Le P. d’Alzon et La Salette ou ‘un pèlerin incrédule’

Rappelons brièvement l’événement: le 19 septembre 1846, deux jeunes dauphinois du village des Ablandins, commune de La Salette, Mélanie Calvat et Maximin Giraud, gardent leur troupeau de bêtes sur la montagne de Gargas au-dessus du village de Corps, dernier village de l’Isère, après La Mure, quand après leur sieste, ils sont témoins d’une apparition d’une dame qui pleure, près du ravin de la Sézia. Cette ‘Vierge paysanne’ leur parle en français alors qu’analphabètes, ils ne comprennent bien que le patois local. Et pourtant ils retiennent le message très biblique de conversion, de pénitence et de prière à laquelle l’apparition les convie et qu’ils vont répéter sans varier pendant 6 ans que va durer l’enquête ecclésiastique. Le 19 septembre 1851, Mgr Philibert de Bruillard, évêque de Grenoble, publie enfin un mandement proclamant la réalité des faits.

Dès l’année suivante, plus de 50.000 personnes viennent en pèlerinage sur la sainte colline, par des sentiers de chèvres à peine praticables. Une basilique sort de terre dont la première pierre est posée le 25 mai 1852, bénie par Mgr Chatrousse, évêque de Valence. Elle est achevée en 1861, grâce notamment à l’activité infatigable de l’abbé Rousselot. Une statue de la Vierge est couronnée en août 1879, 20.000 personnes passent la nuit en prière sur la montagne. Le vocable de Notre-Dame de la Salette a fait le tour du monde catholique. Les missionnaires de La Salette se font les propagandistes du pèlerinage, soutenus par Don Bosco, Julien Eymard, natif de la Mure, et le curé d’Ars, après une période d’incertitude. Des écrivains et des artistes de talent contribuent également au renom et au rayonnement de la Salette: Huysmans, Massignon, Claudel, Bloy, Maritain, Grenn, Fumet et bien d’autres.

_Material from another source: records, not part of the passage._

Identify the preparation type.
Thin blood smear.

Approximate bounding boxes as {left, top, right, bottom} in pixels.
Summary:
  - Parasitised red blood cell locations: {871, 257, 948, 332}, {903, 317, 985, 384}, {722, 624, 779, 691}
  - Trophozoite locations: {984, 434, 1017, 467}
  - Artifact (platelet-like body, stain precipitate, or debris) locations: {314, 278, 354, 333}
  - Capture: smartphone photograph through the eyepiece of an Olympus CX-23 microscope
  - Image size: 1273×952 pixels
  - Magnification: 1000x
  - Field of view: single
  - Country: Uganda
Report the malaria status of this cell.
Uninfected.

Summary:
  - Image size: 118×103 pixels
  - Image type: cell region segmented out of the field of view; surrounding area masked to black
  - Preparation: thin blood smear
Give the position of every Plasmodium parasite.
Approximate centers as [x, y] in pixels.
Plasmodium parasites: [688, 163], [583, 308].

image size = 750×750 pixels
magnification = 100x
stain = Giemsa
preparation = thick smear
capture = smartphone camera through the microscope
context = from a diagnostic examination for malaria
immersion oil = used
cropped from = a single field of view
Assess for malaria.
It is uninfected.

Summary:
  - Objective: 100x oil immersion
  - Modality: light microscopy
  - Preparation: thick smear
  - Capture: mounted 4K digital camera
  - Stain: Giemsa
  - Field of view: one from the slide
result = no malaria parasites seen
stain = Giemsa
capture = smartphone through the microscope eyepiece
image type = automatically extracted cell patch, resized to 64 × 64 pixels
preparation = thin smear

Nous savons que le P. d’Alzon s’est rendu au moins une fois à La Salette: le moins que l’on puisse dire, c’est qu’il ne s’y est pas précipité puisqu’il écrit de Paris, le 13 août 1857, soit onze ans après les faits, à l’une de ses dirigées, Mlle Joséphine Fabre: « Je veux de tout mon cœur aller avec vous à La Salette, mais je ne puis encore en préciser l’époque ». Le P. Touveneraud, commentant cette correspondance, ajoute que le P. d’Alzon se rend effectivement sur les lieux en juillet 1858, au cours d’un voyage de Paris à Nîmes, avec arrêts à Genève et à Grenoble, mais nous déduisons d’une remarque du P. d’Alzon, écrite le 16 août 1868 à Mère Marie-Eugénie de Jésus, qu’il n’en garde pas un souvenir ineffable: « La Salette m’a laissé, je ne sais pourquoi, incrédule ou du moins dur et sec ». A-t-il été impressionné par le caractère aride des lieux et du message? Claudel lui-même, plus tard, décrira les lieux « comme un pays en deuil, avec ces profondes avenues de schiste noir, ces retours plis sur plis autour de nous d’une roche âpre et crue, car air glacé et tranchant, ces maisons d’une pauvreté sinistre avec leurs fenêtres toujours petites ».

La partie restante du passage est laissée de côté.